APPENDIX 5B
GOOD, BETTER, AND BEST MEASURES OF TARGET LIQUIDITY

The following seven measures of target liquidity may be used by a nonprofit organization, with the higher-numbered measures being best (but recognize that if you are using supplemental information you could use a lower-numbered measure to arrive at a liquidity position approximately consistent with #7). We do not include any permanently restricted cash or short-term investments in these calculations.
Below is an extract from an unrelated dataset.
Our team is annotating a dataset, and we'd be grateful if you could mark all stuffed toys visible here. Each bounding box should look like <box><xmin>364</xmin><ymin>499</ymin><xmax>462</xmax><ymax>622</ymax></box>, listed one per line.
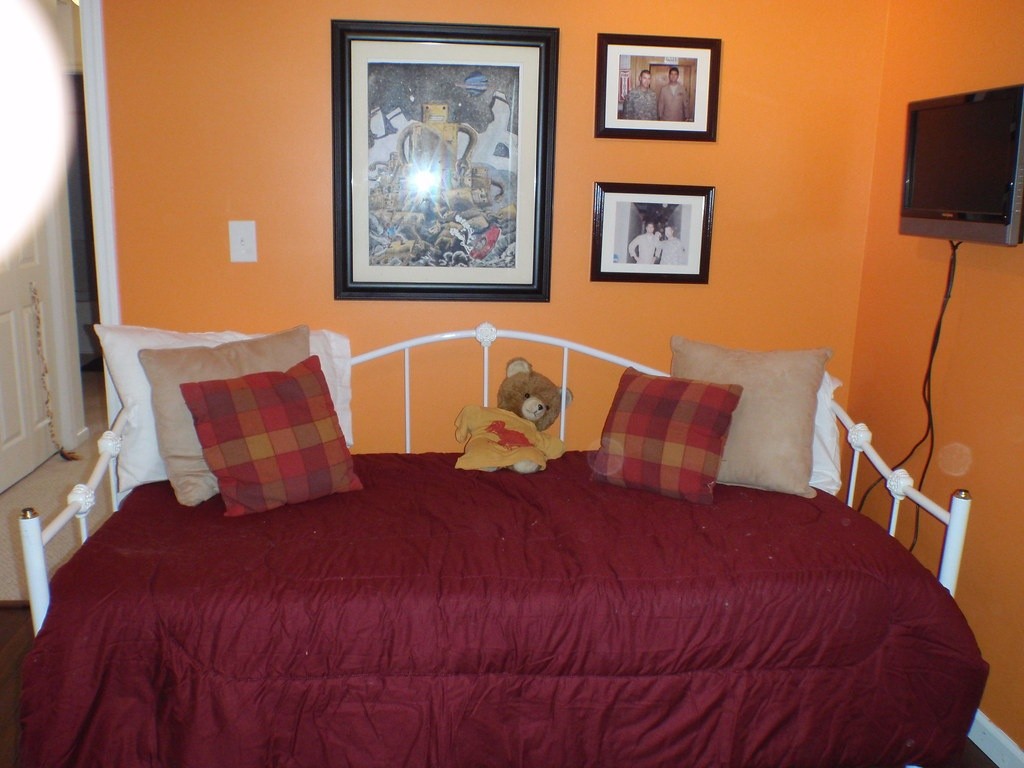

For background and development of these measures and related concepts, see Chapters 7 and 8. The authors acknowledge their debt of gratitude to Lilly Endowment, Inc., for its funding of the original study by John Zietlow, from which the concept and primacy of target liquidity emerged.

  1. Target cash = Amount in checking account
  2. Target cash and equivalents = Amount in checking account + Short-term investments up to 3 months in maturity

    or = Target cash + Investments up to 3 months in maturity

  3. Target cash and equivalents and short-term investments = Amount in checking account + Short-term investments up to 3 months in maturity + Short-term investments from 3 months to 1 year in maturity or = Target cash and equivalents + Short-term investments from 3 months to 1 year in maturity
  4. Target liquid reserve = Amount in checking account + Short-term investments up to 3 months in maturity + Short-term investments from 3 months to 1 year in maturity + Available portion of credit line

    or = Target cash and equivalents and short-term investments + Available portion of credit line

  5. Target net liquid balance = Amount in checking account + Short-term investments up to 3 months in maturity + Short-term investments from 3 months to 1 year in maturity – Credit line balance* – Current portion of long-term debt

    or = Target cash and equivalents and short-term investments – Credit line balance – Current portion of long-term debt

  6. Target net liquid reserve balance** = Amount in checking account + Short-term investments up to 3 months in maturity + Short-term investments from 3 months to 1 year in maturity + Total amount of credit line – Credit line balance – Current portion of long-term debt

    or = Target liquid reserve – Current portion of long-term debt

  7. Target lambda-based liquid reserve*** = Amount in checking account + Short-term investments up to 3 months in maturity + Short-term investments from 3 months to 1 year in maturity + Available portion of credit line

    or = Target cash and equivalents and short-term investments + Available portion of credit line

Note: This liquid reserve measure differs from the target liquid reserve in that it is determined mathematically from the target liquidity level lambda (TLLL) instead of judgmentally (subjectively).